The truffle Spectator

It’s the holy grail of truffle production. Tuber magnatum, the Italian white truffle, the most expensive truffle on the planet, has wilfully resisted all efforts to cultivate it in plantations. Now an article by Elizabeth Luard in that British magazine institution, The Spectator, suggests that success is close at hand. You’ll need to register to read the article in the “Irregulars” section of this week’s issue (06/11/04), but it’s worth the effort, if only to read something in the relatively mainstream press that goes beyond the obvious caviar and champagne metaphors and isn’t afraid to use a few scientific terms. Thanks to Tony Vickery of the erstwhile enchiridion blog for drawing my attention to it.

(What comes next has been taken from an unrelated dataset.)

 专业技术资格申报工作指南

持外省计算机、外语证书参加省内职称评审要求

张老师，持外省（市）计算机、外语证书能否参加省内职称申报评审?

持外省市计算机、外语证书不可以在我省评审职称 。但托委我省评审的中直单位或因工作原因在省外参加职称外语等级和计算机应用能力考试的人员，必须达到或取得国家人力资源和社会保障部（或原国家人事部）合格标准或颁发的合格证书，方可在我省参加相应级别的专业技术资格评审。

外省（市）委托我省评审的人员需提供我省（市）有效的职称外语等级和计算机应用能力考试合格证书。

I visited SantAngelo in Vada in November 2000, as part of my European research trip for the still unfinished book. It’s a charming place, and the scientists at the truffle research centre are just as charming, if in a slightly oddball way. Perhaps that’s why Mrs Luard fell for the pheromone stuff:

Pheromones, for the uninitiated, are the stuff produced by football fans when they do the Mexican wave, by cabbage whites to warn other butterflies where they’ve laid their eggs, and by people and pigs to attract a mate. They are also, as it happens, produced by truffles as a means of spreading their spores. Not to put too fine a point on it, when ripe and ready, the truffle reeks of sex. You don’t get the full impact unless you’re there. A sow will automatically search for truffles thinking, from the smell, that there is a boar around.

It’s a seductive theory, and a tale I’ve retold myself, but it isn’t true. A French scientist demonstrated quite convincingly that pheromones have nothing to do with it. The most active part of the smell of truffles as far as mammals are concerned is a chemical called dimethyl sulfide, or DMS. It’s the smell of cooking cabbage. There is a substance very similar to androstenol – the pheromone in question – in the aroma of black truffle, and when researchers discovered that they leapt to an obvious, if erroneous, conclusion. Good stories take a long time to die.

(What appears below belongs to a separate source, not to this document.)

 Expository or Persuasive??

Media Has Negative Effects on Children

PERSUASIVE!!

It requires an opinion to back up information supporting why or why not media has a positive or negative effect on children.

Mrs Luard gets some other stuff wrong as well:

While the Perigord black, Tuber melanosporum, prefers oak and lime, poplar and hazel appeal to T. magnatum Pico, the Piedmont white. (Lesser species are more likely to go for beech and fir.)

Actually, melanosporum likes oaks of various kinds, hazels and some pines, while magnatum likes limes and poplars.

So are the good Dottores of SantAngelo in Vada succeeding in their quest? I may have to email my contact, the very charming Dottore Gianluigi “Gigi” Gregori to find out. There’s only one slight problem. He speaks no English, and I no Italian. We spent three days in 2000 conversing in broken French. I’ll keep you informed.